Material.

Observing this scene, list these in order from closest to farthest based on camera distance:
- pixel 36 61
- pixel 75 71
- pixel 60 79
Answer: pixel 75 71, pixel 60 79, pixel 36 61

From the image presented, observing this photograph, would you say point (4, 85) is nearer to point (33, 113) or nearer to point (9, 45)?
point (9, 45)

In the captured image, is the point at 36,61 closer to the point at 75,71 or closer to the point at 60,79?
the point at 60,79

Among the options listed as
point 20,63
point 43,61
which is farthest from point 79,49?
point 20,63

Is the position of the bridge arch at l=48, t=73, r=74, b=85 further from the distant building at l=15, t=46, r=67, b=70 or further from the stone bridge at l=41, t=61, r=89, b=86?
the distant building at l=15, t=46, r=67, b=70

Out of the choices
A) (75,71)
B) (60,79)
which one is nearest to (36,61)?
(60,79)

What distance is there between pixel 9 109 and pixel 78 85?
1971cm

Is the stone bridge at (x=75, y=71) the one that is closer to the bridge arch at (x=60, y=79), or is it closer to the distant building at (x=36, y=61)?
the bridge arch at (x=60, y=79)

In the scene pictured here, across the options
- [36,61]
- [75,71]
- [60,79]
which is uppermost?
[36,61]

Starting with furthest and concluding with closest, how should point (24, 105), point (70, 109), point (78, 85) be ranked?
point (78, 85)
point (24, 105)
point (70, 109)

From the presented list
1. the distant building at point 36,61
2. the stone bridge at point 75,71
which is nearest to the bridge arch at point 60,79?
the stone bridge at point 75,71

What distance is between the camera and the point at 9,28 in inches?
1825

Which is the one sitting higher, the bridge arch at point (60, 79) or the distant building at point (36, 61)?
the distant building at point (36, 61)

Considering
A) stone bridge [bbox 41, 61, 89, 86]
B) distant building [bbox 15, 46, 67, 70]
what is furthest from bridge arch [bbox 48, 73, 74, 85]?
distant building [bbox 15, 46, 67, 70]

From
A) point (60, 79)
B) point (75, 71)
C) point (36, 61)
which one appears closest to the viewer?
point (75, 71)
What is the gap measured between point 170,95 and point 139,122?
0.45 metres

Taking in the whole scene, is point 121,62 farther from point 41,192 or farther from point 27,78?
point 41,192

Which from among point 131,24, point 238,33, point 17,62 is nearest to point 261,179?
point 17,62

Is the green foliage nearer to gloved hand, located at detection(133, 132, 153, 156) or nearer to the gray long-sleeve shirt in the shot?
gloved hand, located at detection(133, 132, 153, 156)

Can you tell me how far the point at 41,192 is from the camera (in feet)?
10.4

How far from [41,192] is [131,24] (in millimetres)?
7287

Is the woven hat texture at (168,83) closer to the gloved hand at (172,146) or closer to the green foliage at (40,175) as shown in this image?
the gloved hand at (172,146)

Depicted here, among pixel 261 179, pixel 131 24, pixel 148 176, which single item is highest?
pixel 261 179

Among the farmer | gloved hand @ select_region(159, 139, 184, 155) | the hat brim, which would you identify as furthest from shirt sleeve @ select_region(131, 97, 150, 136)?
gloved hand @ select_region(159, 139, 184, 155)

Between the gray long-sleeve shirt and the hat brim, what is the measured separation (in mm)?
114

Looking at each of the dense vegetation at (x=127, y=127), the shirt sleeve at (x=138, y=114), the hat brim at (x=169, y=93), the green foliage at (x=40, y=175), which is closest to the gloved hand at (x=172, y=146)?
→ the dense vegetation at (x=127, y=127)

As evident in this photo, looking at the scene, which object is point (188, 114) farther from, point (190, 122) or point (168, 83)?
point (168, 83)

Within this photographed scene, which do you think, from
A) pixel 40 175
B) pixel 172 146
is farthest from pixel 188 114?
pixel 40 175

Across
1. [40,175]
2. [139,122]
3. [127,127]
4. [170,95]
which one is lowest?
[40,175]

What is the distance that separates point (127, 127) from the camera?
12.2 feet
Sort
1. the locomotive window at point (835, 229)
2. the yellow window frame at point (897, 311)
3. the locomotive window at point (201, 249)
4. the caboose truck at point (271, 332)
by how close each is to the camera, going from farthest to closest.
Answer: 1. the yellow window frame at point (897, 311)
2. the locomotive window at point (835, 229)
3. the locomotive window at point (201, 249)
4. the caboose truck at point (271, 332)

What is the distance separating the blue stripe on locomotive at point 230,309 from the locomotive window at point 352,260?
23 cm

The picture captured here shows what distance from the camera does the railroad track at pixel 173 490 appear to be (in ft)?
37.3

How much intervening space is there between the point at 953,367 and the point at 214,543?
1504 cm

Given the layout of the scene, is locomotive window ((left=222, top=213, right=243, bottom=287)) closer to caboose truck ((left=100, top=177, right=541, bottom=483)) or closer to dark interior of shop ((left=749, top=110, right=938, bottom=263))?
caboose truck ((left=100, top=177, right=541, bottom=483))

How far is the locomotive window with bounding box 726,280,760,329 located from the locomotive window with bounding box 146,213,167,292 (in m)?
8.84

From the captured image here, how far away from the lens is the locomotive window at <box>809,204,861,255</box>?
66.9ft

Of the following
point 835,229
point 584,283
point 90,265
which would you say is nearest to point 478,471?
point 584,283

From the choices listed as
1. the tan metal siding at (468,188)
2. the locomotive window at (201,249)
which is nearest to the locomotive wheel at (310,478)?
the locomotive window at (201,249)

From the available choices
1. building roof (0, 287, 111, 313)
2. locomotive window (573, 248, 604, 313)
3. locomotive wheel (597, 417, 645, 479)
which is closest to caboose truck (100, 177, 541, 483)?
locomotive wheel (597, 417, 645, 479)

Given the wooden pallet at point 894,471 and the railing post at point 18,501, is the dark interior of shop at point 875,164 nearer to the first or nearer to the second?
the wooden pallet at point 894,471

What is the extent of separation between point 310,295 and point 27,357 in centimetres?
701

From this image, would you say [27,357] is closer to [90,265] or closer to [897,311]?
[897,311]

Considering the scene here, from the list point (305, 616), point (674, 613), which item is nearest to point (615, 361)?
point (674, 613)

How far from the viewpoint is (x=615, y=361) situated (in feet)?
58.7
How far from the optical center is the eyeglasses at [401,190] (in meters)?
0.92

Stated exercise. Extract the full listing above without altering anything.

Exercise response.
Observing this scene, list these in order from closest to farthest based on camera distance:
- pixel 36 61
- pixel 75 71
- pixel 60 79
Answer: pixel 75 71, pixel 60 79, pixel 36 61

From the image presented, observing this photograph, would you say point (4, 85) is nearer to point (33, 113) or nearer to point (9, 45)?
point (9, 45)

In the captured image, is the point at 36,61 closer to the point at 75,71 or closer to the point at 60,79?
the point at 60,79

Among the options listed as
point 20,63
point 43,61
which is farthest from point 79,49?
point 20,63

Is the position of the bridge arch at l=48, t=73, r=74, b=85 further from the distant building at l=15, t=46, r=67, b=70 or further from the stone bridge at l=41, t=61, r=89, b=86?
the distant building at l=15, t=46, r=67, b=70

Out of the choices
A) (75,71)
B) (60,79)
which one is nearest to (36,61)?
(60,79)

What distance is there between pixel 9 109 and pixel 78 85?
1971cm

Is the stone bridge at (x=75, y=71) the one that is closer to the bridge arch at (x=60, y=79), or is it closer to the distant building at (x=36, y=61)?
the bridge arch at (x=60, y=79)

In the scene pictured here, across the options
- [36,61]
- [75,71]
- [60,79]
which is uppermost?
[36,61]

Starting with furthest and concluding with closest, how should point (24, 105), point (70, 109), point (78, 85) be ranked?
point (78, 85)
point (24, 105)
point (70, 109)

From the presented list
1. the distant building at point 36,61
2. the stone bridge at point 75,71
which is nearest to the bridge arch at point 60,79?
the stone bridge at point 75,71

What distance is between the camera and the point at 9,28 in inches?
1825

Which is the one sitting higher, the bridge arch at point (60, 79) or the distant building at point (36, 61)?
the distant building at point (36, 61)

Considering
A) stone bridge [bbox 41, 61, 89, 86]
B) distant building [bbox 15, 46, 67, 70]
what is furthest from bridge arch [bbox 48, 73, 74, 85]?
distant building [bbox 15, 46, 67, 70]

From
A) point (60, 79)
B) point (75, 71)
C) point (36, 61)
which one appears closest to the viewer?
point (75, 71)
What is the gap measured between point 170,95 and point 139,122?
0.45 metres

Taking in the whole scene, is point 121,62 farther from point 41,192 or farther from point 27,78?
point 41,192

Which from among point 131,24, point 238,33, point 17,62 is nearest to point 261,179?
point 17,62

Is the green foliage nearer to gloved hand, located at detection(133, 132, 153, 156) or nearer to the gray long-sleeve shirt in the shot?
gloved hand, located at detection(133, 132, 153, 156)

Can you tell me how far the point at 41,192 is from the camera (in feet)?
10.4

How far from [41,192] is [131,24] (in millimetres)?
7287

Is the woven hat texture at (168,83) closer to the gloved hand at (172,146) or closer to the green foliage at (40,175) as shown in this image?
the gloved hand at (172,146)

Depicted here, among pixel 261 179, pixel 131 24, pixel 148 176, which single item is highest?
pixel 261 179

Among the farmer | gloved hand @ select_region(159, 139, 184, 155) | the hat brim, which would you identify as furthest from shirt sleeve @ select_region(131, 97, 150, 136)?
gloved hand @ select_region(159, 139, 184, 155)

Between the gray long-sleeve shirt and the hat brim, what is the measured separation (in mm)?
114

Looking at each of the dense vegetation at (x=127, y=127), the shirt sleeve at (x=138, y=114), the hat brim at (x=169, y=93), the green foliage at (x=40, y=175), which is closest to the gloved hand at (x=172, y=146)?
→ the dense vegetation at (x=127, y=127)

As evident in this photo, looking at the scene, which object is point (188, 114) farther from, point (190, 122) or point (168, 83)?
point (168, 83)

Within this photographed scene, which do you think, from
A) pixel 40 175
B) pixel 172 146
is farthest from pixel 188 114?
pixel 40 175

Across
1. [40,175]
2. [139,122]
3. [127,127]
4. [170,95]
which one is lowest?
[40,175]

What is the distance that separates point (127, 127) from the camera?
12.2 feet
Sort
1. the locomotive window at point (835, 229)
2. the yellow window frame at point (897, 311)
3. the locomotive window at point (201, 249)
4. the caboose truck at point (271, 332)
by how close each is to the camera, going from farthest to closest.
Answer: 1. the yellow window frame at point (897, 311)
2. the locomotive window at point (835, 229)
3. the locomotive window at point (201, 249)
4. the caboose truck at point (271, 332)

What is the distance separating the blue stripe on locomotive at point 230,309 from the locomotive window at point 352,260?
23 cm

The picture captured here shows what distance from the camera does the railroad track at pixel 173 490 appear to be (in ft)?
37.3

How much intervening space is there between the point at 953,367 and the point at 214,543?
1504 cm

Given the layout of the scene, is locomotive window ((left=222, top=213, right=243, bottom=287)) closer to caboose truck ((left=100, top=177, right=541, bottom=483)) or closer to dark interior of shop ((left=749, top=110, right=938, bottom=263))?
caboose truck ((left=100, top=177, right=541, bottom=483))

How far is the locomotive window with bounding box 726,280,760,329 located from the locomotive window with bounding box 146,213,167,292 (in m)?
8.84

From the captured image here, how far away from the lens is the locomotive window at <box>809,204,861,255</box>?
66.9ft

Of the following
point 835,229
point 584,283
point 90,265
which would you say is nearest to point 478,471?
point 584,283

From the choices listed as
1. the tan metal siding at (468,188)
2. the locomotive window at (201,249)
which is nearest to the locomotive wheel at (310,478)?
the locomotive window at (201,249)

From the available choices
1. building roof (0, 287, 111, 313)
2. locomotive window (573, 248, 604, 313)
3. locomotive wheel (597, 417, 645, 479)
which is closest to caboose truck (100, 177, 541, 483)?
locomotive wheel (597, 417, 645, 479)

Given the wooden pallet at point 894,471 and the railing post at point 18,501, is the dark interior of shop at point 875,164 nearer to the first or nearer to the second?
the wooden pallet at point 894,471

What is the extent of separation between point 310,295 and point 27,357 in centimetres?
701

From this image, would you say [27,357] is closer to [90,265] or closer to [897,311]?
[897,311]

Considering the scene here, from the list point (305, 616), point (674, 613), which item is nearest to point (615, 361)?
point (674, 613)

How far from the viewpoint is (x=615, y=361) situated (in feet)?
58.7
How far from the optical center is the eyeglasses at [401,190] (in meters)?
0.92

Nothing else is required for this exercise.